Friday 9 December 2011

Too Yellow To Undo

This heady time of year the wattles flood,
Leaving come-scums of yellow flotsam
In the gullies, as though August
Were a savage river of airy sweetness
Filling those hollows scraped and
Scoured by the sharp-edged wait of winter.
Lean goats in hungry paddocks
The colour of their own salted curd
Stand on feisty legs
And strain as greedy as brides might strain
For the tender bluish feathers;
Their soft-muzzled mouths
Powdered with orgies of blossom.
***
Where suede leathering of wattle feather-froths the gully
The bush is crusted with a yellow as greasy as linseed or
Museum oxide tingling under a purple light.
Silver-eyes scoot up and down, all homeless boys
On skateboards; and nearby geese heckle with the sorry
Grace of a Catholic football crowd.
A posh throat on the hill calls toodle-pip! toodle-pip!
A boarding school plum in its mouth; and all the air
Around full of grating bird-hinges needing oil.
Other tiny bird-beasts space themselves on a clothesline-
Snapped wooden between winter-stained pegs,
And a wren hops, below, as though tweaked on a string.
Fowls jut their chins and very-‘umble, leaving the slide-show
Too early.

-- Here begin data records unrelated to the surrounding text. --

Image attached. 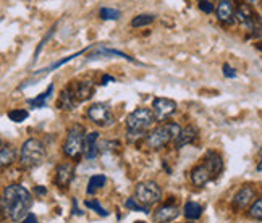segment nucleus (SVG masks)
Listing matches in <instances>:
<instances>
[{
  "mask_svg": "<svg viewBox=\"0 0 262 223\" xmlns=\"http://www.w3.org/2000/svg\"><path fill=\"white\" fill-rule=\"evenodd\" d=\"M177 102L172 99H165V97H157L152 102V112L156 121H162L165 118H168L170 115H173L177 112Z\"/></svg>",
  "mask_w": 262,
  "mask_h": 223,
  "instance_id": "1a4fd4ad",
  "label": "nucleus"
},
{
  "mask_svg": "<svg viewBox=\"0 0 262 223\" xmlns=\"http://www.w3.org/2000/svg\"><path fill=\"white\" fill-rule=\"evenodd\" d=\"M108 83H115V78H114V76H110V75H104V76H102V81H100V84L105 86V84H108Z\"/></svg>",
  "mask_w": 262,
  "mask_h": 223,
  "instance_id": "7c9ffc66",
  "label": "nucleus"
},
{
  "mask_svg": "<svg viewBox=\"0 0 262 223\" xmlns=\"http://www.w3.org/2000/svg\"><path fill=\"white\" fill-rule=\"evenodd\" d=\"M99 154V133L93 131V133L86 135V139H84V155L86 159L93 160L96 159Z\"/></svg>",
  "mask_w": 262,
  "mask_h": 223,
  "instance_id": "f3484780",
  "label": "nucleus"
},
{
  "mask_svg": "<svg viewBox=\"0 0 262 223\" xmlns=\"http://www.w3.org/2000/svg\"><path fill=\"white\" fill-rule=\"evenodd\" d=\"M36 192L37 194H47V189L44 186H36Z\"/></svg>",
  "mask_w": 262,
  "mask_h": 223,
  "instance_id": "473e14b6",
  "label": "nucleus"
},
{
  "mask_svg": "<svg viewBox=\"0 0 262 223\" xmlns=\"http://www.w3.org/2000/svg\"><path fill=\"white\" fill-rule=\"evenodd\" d=\"M68 91L72 93L73 99L78 102H83V100L93 97L94 94V84L93 81H78V83H72L68 86Z\"/></svg>",
  "mask_w": 262,
  "mask_h": 223,
  "instance_id": "9d476101",
  "label": "nucleus"
},
{
  "mask_svg": "<svg viewBox=\"0 0 262 223\" xmlns=\"http://www.w3.org/2000/svg\"><path fill=\"white\" fill-rule=\"evenodd\" d=\"M201 215H203V207H201L198 202L189 200L185 204V217L188 220H198Z\"/></svg>",
  "mask_w": 262,
  "mask_h": 223,
  "instance_id": "412c9836",
  "label": "nucleus"
},
{
  "mask_svg": "<svg viewBox=\"0 0 262 223\" xmlns=\"http://www.w3.org/2000/svg\"><path fill=\"white\" fill-rule=\"evenodd\" d=\"M86 115L93 123H96L99 126L107 128L110 125H114V115H112V112H110L108 105H105V104L91 105L86 112Z\"/></svg>",
  "mask_w": 262,
  "mask_h": 223,
  "instance_id": "6e6552de",
  "label": "nucleus"
},
{
  "mask_svg": "<svg viewBox=\"0 0 262 223\" xmlns=\"http://www.w3.org/2000/svg\"><path fill=\"white\" fill-rule=\"evenodd\" d=\"M235 12L236 10L233 7V2H230V0H220L217 5V18L224 23H228V25L233 23Z\"/></svg>",
  "mask_w": 262,
  "mask_h": 223,
  "instance_id": "2eb2a0df",
  "label": "nucleus"
},
{
  "mask_svg": "<svg viewBox=\"0 0 262 223\" xmlns=\"http://www.w3.org/2000/svg\"><path fill=\"white\" fill-rule=\"evenodd\" d=\"M257 171H262V159H259V164H257Z\"/></svg>",
  "mask_w": 262,
  "mask_h": 223,
  "instance_id": "72a5a7b5",
  "label": "nucleus"
},
{
  "mask_svg": "<svg viewBox=\"0 0 262 223\" xmlns=\"http://www.w3.org/2000/svg\"><path fill=\"white\" fill-rule=\"evenodd\" d=\"M257 49H259L260 52H262V42H260V44H257Z\"/></svg>",
  "mask_w": 262,
  "mask_h": 223,
  "instance_id": "f704fd0d",
  "label": "nucleus"
},
{
  "mask_svg": "<svg viewBox=\"0 0 262 223\" xmlns=\"http://www.w3.org/2000/svg\"><path fill=\"white\" fill-rule=\"evenodd\" d=\"M154 15H138L133 18V21H131V26L133 28H143V26H147L154 21Z\"/></svg>",
  "mask_w": 262,
  "mask_h": 223,
  "instance_id": "b1692460",
  "label": "nucleus"
},
{
  "mask_svg": "<svg viewBox=\"0 0 262 223\" xmlns=\"http://www.w3.org/2000/svg\"><path fill=\"white\" fill-rule=\"evenodd\" d=\"M249 217L254 220H262V197H259L257 200L253 202V206L249 207Z\"/></svg>",
  "mask_w": 262,
  "mask_h": 223,
  "instance_id": "a878e982",
  "label": "nucleus"
},
{
  "mask_svg": "<svg viewBox=\"0 0 262 223\" xmlns=\"http://www.w3.org/2000/svg\"><path fill=\"white\" fill-rule=\"evenodd\" d=\"M180 215V209L173 204H165L162 207H159L156 212H154V221L156 223H170L173 221L177 217Z\"/></svg>",
  "mask_w": 262,
  "mask_h": 223,
  "instance_id": "f8f14e48",
  "label": "nucleus"
},
{
  "mask_svg": "<svg viewBox=\"0 0 262 223\" xmlns=\"http://www.w3.org/2000/svg\"><path fill=\"white\" fill-rule=\"evenodd\" d=\"M224 75H225V78H236V72L227 63L224 65Z\"/></svg>",
  "mask_w": 262,
  "mask_h": 223,
  "instance_id": "c756f323",
  "label": "nucleus"
},
{
  "mask_svg": "<svg viewBox=\"0 0 262 223\" xmlns=\"http://www.w3.org/2000/svg\"><path fill=\"white\" fill-rule=\"evenodd\" d=\"M253 199H254V189L251 186H243L235 194L233 200H231V204H233V207L236 210H241V209H245Z\"/></svg>",
  "mask_w": 262,
  "mask_h": 223,
  "instance_id": "4468645a",
  "label": "nucleus"
},
{
  "mask_svg": "<svg viewBox=\"0 0 262 223\" xmlns=\"http://www.w3.org/2000/svg\"><path fill=\"white\" fill-rule=\"evenodd\" d=\"M154 121H156V117H154V112L150 108H136L135 112H131L126 117L128 139L135 141V139L143 138Z\"/></svg>",
  "mask_w": 262,
  "mask_h": 223,
  "instance_id": "7ed1b4c3",
  "label": "nucleus"
},
{
  "mask_svg": "<svg viewBox=\"0 0 262 223\" xmlns=\"http://www.w3.org/2000/svg\"><path fill=\"white\" fill-rule=\"evenodd\" d=\"M28 117H29L28 110H23V108H15V110L8 112V118L15 121V123H21V121H25Z\"/></svg>",
  "mask_w": 262,
  "mask_h": 223,
  "instance_id": "393cba45",
  "label": "nucleus"
},
{
  "mask_svg": "<svg viewBox=\"0 0 262 223\" xmlns=\"http://www.w3.org/2000/svg\"><path fill=\"white\" fill-rule=\"evenodd\" d=\"M125 207L131 209V210H136V212H143V214H149V209L146 206H143V204H139V202H136V199H133V197L126 199Z\"/></svg>",
  "mask_w": 262,
  "mask_h": 223,
  "instance_id": "bb28decb",
  "label": "nucleus"
},
{
  "mask_svg": "<svg viewBox=\"0 0 262 223\" xmlns=\"http://www.w3.org/2000/svg\"><path fill=\"white\" fill-rule=\"evenodd\" d=\"M99 16H100V19H118L122 16V13H120V10H117V8L102 7L99 10Z\"/></svg>",
  "mask_w": 262,
  "mask_h": 223,
  "instance_id": "5701e85b",
  "label": "nucleus"
},
{
  "mask_svg": "<svg viewBox=\"0 0 262 223\" xmlns=\"http://www.w3.org/2000/svg\"><path fill=\"white\" fill-rule=\"evenodd\" d=\"M57 107L60 110H73L76 107V100L73 99L72 93L68 91V87H65L60 94L58 100H57Z\"/></svg>",
  "mask_w": 262,
  "mask_h": 223,
  "instance_id": "a211bd4d",
  "label": "nucleus"
},
{
  "mask_svg": "<svg viewBox=\"0 0 262 223\" xmlns=\"http://www.w3.org/2000/svg\"><path fill=\"white\" fill-rule=\"evenodd\" d=\"M181 133V128L178 123H164V125H159L157 128H154L150 133L146 136V144L150 149H162L165 147L168 143H175L177 138Z\"/></svg>",
  "mask_w": 262,
  "mask_h": 223,
  "instance_id": "20e7f679",
  "label": "nucleus"
},
{
  "mask_svg": "<svg viewBox=\"0 0 262 223\" xmlns=\"http://www.w3.org/2000/svg\"><path fill=\"white\" fill-rule=\"evenodd\" d=\"M198 135H199V131H198V128L193 126V125H189V126L183 128V129H181L180 136L177 138V141L173 143L175 149H181V147H185V146L191 144V143H193V141L198 138Z\"/></svg>",
  "mask_w": 262,
  "mask_h": 223,
  "instance_id": "dca6fc26",
  "label": "nucleus"
},
{
  "mask_svg": "<svg viewBox=\"0 0 262 223\" xmlns=\"http://www.w3.org/2000/svg\"><path fill=\"white\" fill-rule=\"evenodd\" d=\"M73 178H75V167L72 164H62L57 168L55 185L58 188H68Z\"/></svg>",
  "mask_w": 262,
  "mask_h": 223,
  "instance_id": "ddd939ff",
  "label": "nucleus"
},
{
  "mask_svg": "<svg viewBox=\"0 0 262 223\" xmlns=\"http://www.w3.org/2000/svg\"><path fill=\"white\" fill-rule=\"evenodd\" d=\"M107 183V178L104 175H94L89 178V183H88V194H94L96 191H99L100 188H104Z\"/></svg>",
  "mask_w": 262,
  "mask_h": 223,
  "instance_id": "4be33fe9",
  "label": "nucleus"
},
{
  "mask_svg": "<svg viewBox=\"0 0 262 223\" xmlns=\"http://www.w3.org/2000/svg\"><path fill=\"white\" fill-rule=\"evenodd\" d=\"M13 160H15V150H13V147L4 143L2 147H0V164H2V168H7L8 165H12Z\"/></svg>",
  "mask_w": 262,
  "mask_h": 223,
  "instance_id": "aec40b11",
  "label": "nucleus"
},
{
  "mask_svg": "<svg viewBox=\"0 0 262 223\" xmlns=\"http://www.w3.org/2000/svg\"><path fill=\"white\" fill-rule=\"evenodd\" d=\"M21 223H37V218H36V215L34 214H29Z\"/></svg>",
  "mask_w": 262,
  "mask_h": 223,
  "instance_id": "2f4dec72",
  "label": "nucleus"
},
{
  "mask_svg": "<svg viewBox=\"0 0 262 223\" xmlns=\"http://www.w3.org/2000/svg\"><path fill=\"white\" fill-rule=\"evenodd\" d=\"M54 93V84H50L49 87H47V91H44L42 94H39L37 97H34V99H29L28 100V104L31 105V107H34V108H46V105H47V99L50 97V94Z\"/></svg>",
  "mask_w": 262,
  "mask_h": 223,
  "instance_id": "6ab92c4d",
  "label": "nucleus"
},
{
  "mask_svg": "<svg viewBox=\"0 0 262 223\" xmlns=\"http://www.w3.org/2000/svg\"><path fill=\"white\" fill-rule=\"evenodd\" d=\"M259 159H262V149H260V152H259Z\"/></svg>",
  "mask_w": 262,
  "mask_h": 223,
  "instance_id": "c9c22d12",
  "label": "nucleus"
},
{
  "mask_svg": "<svg viewBox=\"0 0 262 223\" xmlns=\"http://www.w3.org/2000/svg\"><path fill=\"white\" fill-rule=\"evenodd\" d=\"M84 206L88 207V209H93L96 214H99V215H102V217H107L108 215V212L99 204V200H86L84 202Z\"/></svg>",
  "mask_w": 262,
  "mask_h": 223,
  "instance_id": "cd10ccee",
  "label": "nucleus"
},
{
  "mask_svg": "<svg viewBox=\"0 0 262 223\" xmlns=\"http://www.w3.org/2000/svg\"><path fill=\"white\" fill-rule=\"evenodd\" d=\"M189 223H191V221H189Z\"/></svg>",
  "mask_w": 262,
  "mask_h": 223,
  "instance_id": "4c0bfd02",
  "label": "nucleus"
},
{
  "mask_svg": "<svg viewBox=\"0 0 262 223\" xmlns=\"http://www.w3.org/2000/svg\"><path fill=\"white\" fill-rule=\"evenodd\" d=\"M199 8L203 10L204 13H212L214 12V4L209 2V0H203V2H199Z\"/></svg>",
  "mask_w": 262,
  "mask_h": 223,
  "instance_id": "c85d7f7f",
  "label": "nucleus"
},
{
  "mask_svg": "<svg viewBox=\"0 0 262 223\" xmlns=\"http://www.w3.org/2000/svg\"><path fill=\"white\" fill-rule=\"evenodd\" d=\"M222 170H224V162H222L220 154L209 150L203 164L191 170V181H193L194 186L203 188L210 180H215L222 173Z\"/></svg>",
  "mask_w": 262,
  "mask_h": 223,
  "instance_id": "f03ea898",
  "label": "nucleus"
},
{
  "mask_svg": "<svg viewBox=\"0 0 262 223\" xmlns=\"http://www.w3.org/2000/svg\"><path fill=\"white\" fill-rule=\"evenodd\" d=\"M235 18H236V21H238L239 25H243L245 28H248L249 31H253V28L256 26L257 19H259V16L256 15L254 10L251 8L249 5H246V4L239 5V7L236 8Z\"/></svg>",
  "mask_w": 262,
  "mask_h": 223,
  "instance_id": "9b49d317",
  "label": "nucleus"
},
{
  "mask_svg": "<svg viewBox=\"0 0 262 223\" xmlns=\"http://www.w3.org/2000/svg\"><path fill=\"white\" fill-rule=\"evenodd\" d=\"M135 223H146V221H143V220H138V221H135Z\"/></svg>",
  "mask_w": 262,
  "mask_h": 223,
  "instance_id": "e433bc0d",
  "label": "nucleus"
},
{
  "mask_svg": "<svg viewBox=\"0 0 262 223\" xmlns=\"http://www.w3.org/2000/svg\"><path fill=\"white\" fill-rule=\"evenodd\" d=\"M135 192H136V200L146 207L157 204L160 197H162V191H160L156 181H143V183H138Z\"/></svg>",
  "mask_w": 262,
  "mask_h": 223,
  "instance_id": "0eeeda50",
  "label": "nucleus"
},
{
  "mask_svg": "<svg viewBox=\"0 0 262 223\" xmlns=\"http://www.w3.org/2000/svg\"><path fill=\"white\" fill-rule=\"evenodd\" d=\"M46 159V147L39 139H28L21 147V154H19V162L25 168H36L42 165Z\"/></svg>",
  "mask_w": 262,
  "mask_h": 223,
  "instance_id": "39448f33",
  "label": "nucleus"
},
{
  "mask_svg": "<svg viewBox=\"0 0 262 223\" xmlns=\"http://www.w3.org/2000/svg\"><path fill=\"white\" fill-rule=\"evenodd\" d=\"M84 139H86V129L83 125H73L68 129L67 139L63 143V152L70 159H76L84 152Z\"/></svg>",
  "mask_w": 262,
  "mask_h": 223,
  "instance_id": "423d86ee",
  "label": "nucleus"
},
{
  "mask_svg": "<svg viewBox=\"0 0 262 223\" xmlns=\"http://www.w3.org/2000/svg\"><path fill=\"white\" fill-rule=\"evenodd\" d=\"M33 206V196L21 185H10L4 189L2 196V212L8 215L12 221L21 223L28 215Z\"/></svg>",
  "mask_w": 262,
  "mask_h": 223,
  "instance_id": "f257e3e1",
  "label": "nucleus"
}]
</instances>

Did you hear the boobook call the time
With the shumble-mouthing of a misplaced wireless?
There are chinks of ice moonstoning the grass, and blue smoke
Silks upward from a chimney, like strong spirits
Into water, aniseeding the bite of the air,
Cloudy-ing it, the morning sky a haze of spring-grass milking,
As though someone has spilt the fatcream, smearing a burning
Lantern lightness in the deepness of a cooling-trough.
That plastic bucket is a dry joke that a crazed one-eared
Painter might spend years of his life quizzing; and it
Would still bucket there when he died, being too yellow to undo.
***
A heifer mourns by the roadside, her bewildered face
Outlined with the sable-strokes of desire;
Her hind-quarters a sunrise of longing.
The willows in the creekbed are still leafless,
But aching in the groin, with that
Bursting out of the skin with lust-
Filling the gully with the sweet yeasty cloy
Of longing longing longing…
Even the sound wetting your tongue
And making your eyes brim with
The coursing of bright blood in your tight veins…
Bright as a blind whore’s plum-poisoned mouth;
Bright as a bright boy-boy eye, tinkered with black;
Bright as beautiful…another whisper-word
That touches your mouth with its own whist.
O beautiful!
You freshen my eyes the way high freshets…
The way wild freesias…
And the blue sky blown huge by some blue breath-god…
My eyes never tire, though they know
It is not a virtue, your Beauty,
But a fact. You wear it like a tattoo
Burnt on you at birth.
And I couldn’t love it, but could watch it
All the live-longing day, passing over you-
A thousand different shimmering shy masks.
And my eyes would never tire.
It is the other one who makes me bleary-tired:
Who makes my dull old heart ache.
I know the matte truth of him in a thousand slow ways,
And when I look at him, my eyes weigh tired
With his big ordinariness, his dear unloveliness.
And when he sees me sudden, and he smiles upwards,
The mask of beauty that doesn’t belong
Passes over his upturned face like a sly cloud-shadow
And it makes me love, with its canny swift cloud-tricks.
It’s the homely man
Who cracks the frosted mirror of your heart.
The dreamy time of year…
The cool kept sweetness in a woman’s deep fastnesses
Wells up and trickles brackish, then rushes
Clean along unlit stone pathways and granite ravines
Gone belly-sour with waiting-
Filling the shaded and fronded hollows
Neglected by a long long winter.
Woman’s throat skin has faded, in the dark,
To the colour of her own salt.
Lie your weight down here, now;
Your length there on her ah! blued feathers;
Your soft-muffled mouth
Licked with yellow blossoms.
Nuzzle, now, the tangy hollows
Abandoned at last by the long, dry spell.